At the moment i am working on text that is broken into floating columns to display it in a magazine-like
way.
I asked in a previous question how to split
the text into sentences and it works like a charm:
sentences = text.replace(/\.\s+/g,'.|').replace(/\?\s/g,'?|').replace(/\!\s/g,'!|').split("|");
Now i want to go a step further and split it into words. But i do also have some elements in it, that should not be splitted. Like subheadlines.
An example text would be:
A wonderful serenity has taken possession of my entire soul. <strong>This is a subheadline</strong><br><br>I am alone, and feel the charm of existence in this spot.
My desired result would look like the following:
Array [
"A",
"wonderful",
"serenity",
"has",
"taken",
"possession",
"of",
"my",
"entire",
"soul.",
"<strong>This is a subheadline</strong>",
"<br>",
"<br>",
"I",
"am",
"alone,",
"and",
"feel",
"the",
"charm",
"of",
"existence",
"in",
"this",
"spot."
]
When i split at all whitespaces i do get the words, but the "<br>"
won't be added as a new array entry. I also don't want to split the subheadline and markup.
The reason why i want to do this, is that i add sequence after sequence to a p-tag and when the height gets bigger than the surrounding element i remove the last added sequence and create a new floating p-tag. When i splitted it into sentences i saw, that the breakup was not good enough to ensure a good reading flow.

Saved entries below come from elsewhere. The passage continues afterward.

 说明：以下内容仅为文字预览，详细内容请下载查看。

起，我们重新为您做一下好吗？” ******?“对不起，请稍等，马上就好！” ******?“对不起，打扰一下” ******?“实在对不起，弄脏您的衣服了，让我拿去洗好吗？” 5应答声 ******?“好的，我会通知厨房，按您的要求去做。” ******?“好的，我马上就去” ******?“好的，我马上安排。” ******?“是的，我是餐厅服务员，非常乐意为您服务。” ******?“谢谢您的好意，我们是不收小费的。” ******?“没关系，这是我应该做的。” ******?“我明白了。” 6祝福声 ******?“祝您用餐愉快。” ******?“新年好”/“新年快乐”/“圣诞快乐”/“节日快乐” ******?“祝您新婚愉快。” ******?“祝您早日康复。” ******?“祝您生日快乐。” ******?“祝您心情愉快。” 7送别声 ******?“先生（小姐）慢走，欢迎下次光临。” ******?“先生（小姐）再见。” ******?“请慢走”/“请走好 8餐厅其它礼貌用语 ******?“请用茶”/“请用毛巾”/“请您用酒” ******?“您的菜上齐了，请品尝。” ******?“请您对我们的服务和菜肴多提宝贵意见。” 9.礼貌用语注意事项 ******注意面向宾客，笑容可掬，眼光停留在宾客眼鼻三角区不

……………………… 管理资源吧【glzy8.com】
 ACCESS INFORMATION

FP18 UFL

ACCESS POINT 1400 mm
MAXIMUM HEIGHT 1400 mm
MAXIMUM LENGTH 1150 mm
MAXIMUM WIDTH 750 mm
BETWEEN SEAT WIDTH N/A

An example what i try to achieve can you see here
If you need any further information i will be glad to give it to you.
Thanks in advance,
Tobias
EDIT
The string could contain more html tags in the future. Is there a way to not touch anything between these tags?
EDIT 2
I created a jsfiddle: http://jsfiddle.net/m9r9q/1/
EDIT 3
Would it be a good idea to remove all html tags with encapsulated text and replace it with placeholders? Then split the string into words and add the untouched html-tags when the placeholder is reached? What would be the regex to extract all html tags?